Table of Contents
To configure the Advanced Settings for a Site, select the Advanced tab in the Site Settings section of the Site Settings panel.
Enable PDF Testing
Select box to Enable PDF checking on the site.
By default, sites will obey robots.txt rules configured within a site.
Disobey robots.txt rules by deselecting the Obey robots.txt checkbox.
Page Preview/Analysis Options
By default, the Viewport is set to Use Default Viewport, 1440x900.

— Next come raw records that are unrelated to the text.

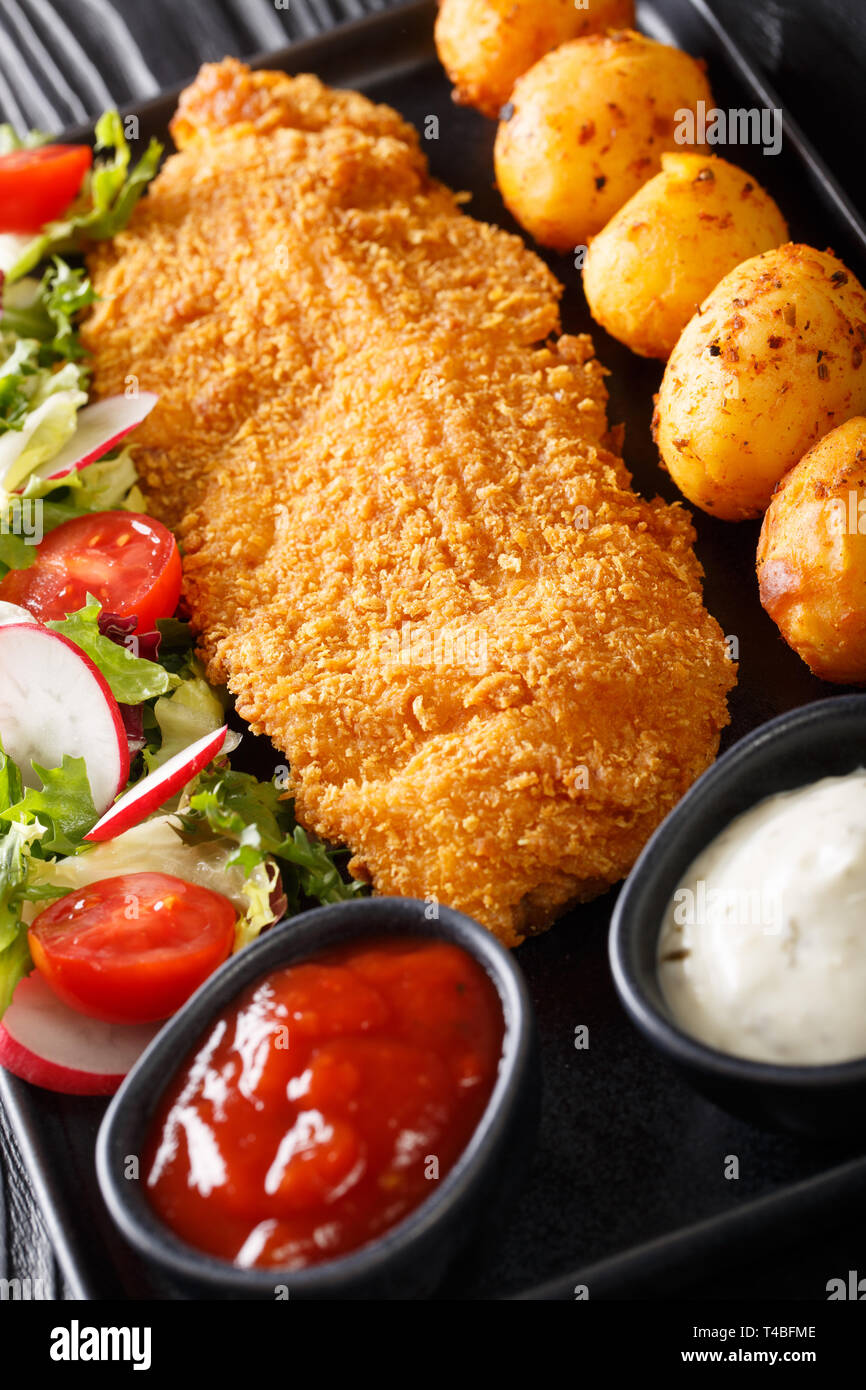 Cod fillet in breading with young potatoes and fresh vegetable salad close-up on a plate on the table. vertical - Stock Image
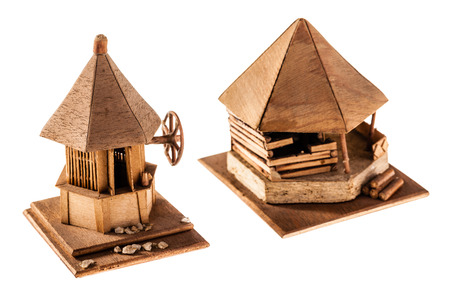 rumanian: Wooden models of Romanian izbas isolated on a white  Stock Photo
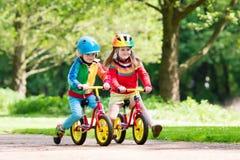 Free Kids Ride Balance Bike In Park Royalty Free Stock Photo - 96099745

For more options, select the Viewport dropdown. In the dropdown you will find the following options:
Use Default Viewport : 1440 x 900
Desktop : 1920 x 1080
Macbook Air: 1280 X 800
iPad Pro : 834 x 1194
iPad Air : 820 x 1180
iPad Mini : 768 x 1024
Galaxy Tab S7: 800 x 1280
iPhone 15 Plus/PRO MAX : 430 x 932
iPhone 15 (PRO) : 393 x 852
iPhone 13 Mini : 375 x 812
iPhone 12/13/14 (PRO) : 390 x 844
iPhone 11/XR : 414 x 896
iPhone 5/SE : 320 x 568
Samsung Galaxy S20 : 393 x 568
Google Pixel 5 : 360 x 800
Selecting Custom Viewport in the Viewport dropdown will allow you to enter the exact pixel specification you need.
The following fields will appear with this option is selected :
Viewport Width - Pixels (up to 2560) the crawler will use for the viewport width. Enter only a whole number, no unit is required.
Viewport Height - Pixels (up to 1440) the crawler will use for the viewport height. Enter only a whole number, no unit is required.
Crawler Viewport Pixel Ratio/Scale Factor - The measure of how many physical pixels there are in a virtual inch of space on the device.
Crawl Using a Mobile Device and/or Touch Screen Device checkboxes - These provide you the option to choose the type of options used for the re-crawl needed after you adjust these settings.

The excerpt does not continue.